What the exercise asks:
Of the entries below, restate word for word only the section that runs from the line with "Spectral responses were" to the line with "Given this setup, evaluate", counting both ends.

—————

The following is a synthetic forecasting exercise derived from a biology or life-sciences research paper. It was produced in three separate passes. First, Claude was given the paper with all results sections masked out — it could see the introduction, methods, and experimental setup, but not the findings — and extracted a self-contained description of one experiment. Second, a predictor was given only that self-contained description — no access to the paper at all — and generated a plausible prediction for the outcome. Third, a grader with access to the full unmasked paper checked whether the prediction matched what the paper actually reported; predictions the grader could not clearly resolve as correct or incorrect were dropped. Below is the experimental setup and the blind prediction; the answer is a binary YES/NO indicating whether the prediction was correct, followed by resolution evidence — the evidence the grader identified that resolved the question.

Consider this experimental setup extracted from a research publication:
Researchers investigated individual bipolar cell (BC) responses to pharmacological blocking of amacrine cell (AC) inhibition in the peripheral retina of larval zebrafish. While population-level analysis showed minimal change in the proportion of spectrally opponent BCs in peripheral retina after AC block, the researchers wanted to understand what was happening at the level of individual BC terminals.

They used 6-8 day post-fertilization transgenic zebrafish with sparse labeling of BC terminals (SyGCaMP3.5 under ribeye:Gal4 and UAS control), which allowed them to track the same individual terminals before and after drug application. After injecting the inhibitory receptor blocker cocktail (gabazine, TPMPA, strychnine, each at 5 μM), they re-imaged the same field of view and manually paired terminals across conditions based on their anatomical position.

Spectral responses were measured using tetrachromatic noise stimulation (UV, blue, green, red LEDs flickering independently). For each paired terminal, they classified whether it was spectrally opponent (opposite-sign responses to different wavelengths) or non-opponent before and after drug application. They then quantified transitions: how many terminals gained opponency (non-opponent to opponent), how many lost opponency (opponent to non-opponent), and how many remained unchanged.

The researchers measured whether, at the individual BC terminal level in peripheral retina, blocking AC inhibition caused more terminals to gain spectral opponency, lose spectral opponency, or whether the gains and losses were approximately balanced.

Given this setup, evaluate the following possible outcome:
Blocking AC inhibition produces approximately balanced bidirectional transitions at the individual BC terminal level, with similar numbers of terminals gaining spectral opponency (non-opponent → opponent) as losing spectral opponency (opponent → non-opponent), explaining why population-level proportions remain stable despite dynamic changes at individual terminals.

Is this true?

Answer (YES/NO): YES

—————

Reply to the exercise:
Spectral responses were measured using tetrachromatic noise stimulation (UV, blue, green, red LEDs flickering independently). For each paired terminal, they classified whether it was spectrally opponent (opposite-sign responses to different wavelengths) or non-opponent before and after drug application. They then quantified transitions: how many terminals gained opponency (non-opponent to opponent), how many lost opponency (opponent to non-opponent), and how many remained unchanged.

The researchers measured whether, at the individual BC terminal level in peripheral retina, blocking AC inhibition caused more terminals to gain spectral opponency, lose spectral opponency, or whether the gains and losses were approximately balanced.

Given this setup, evaluate the following possible outcome:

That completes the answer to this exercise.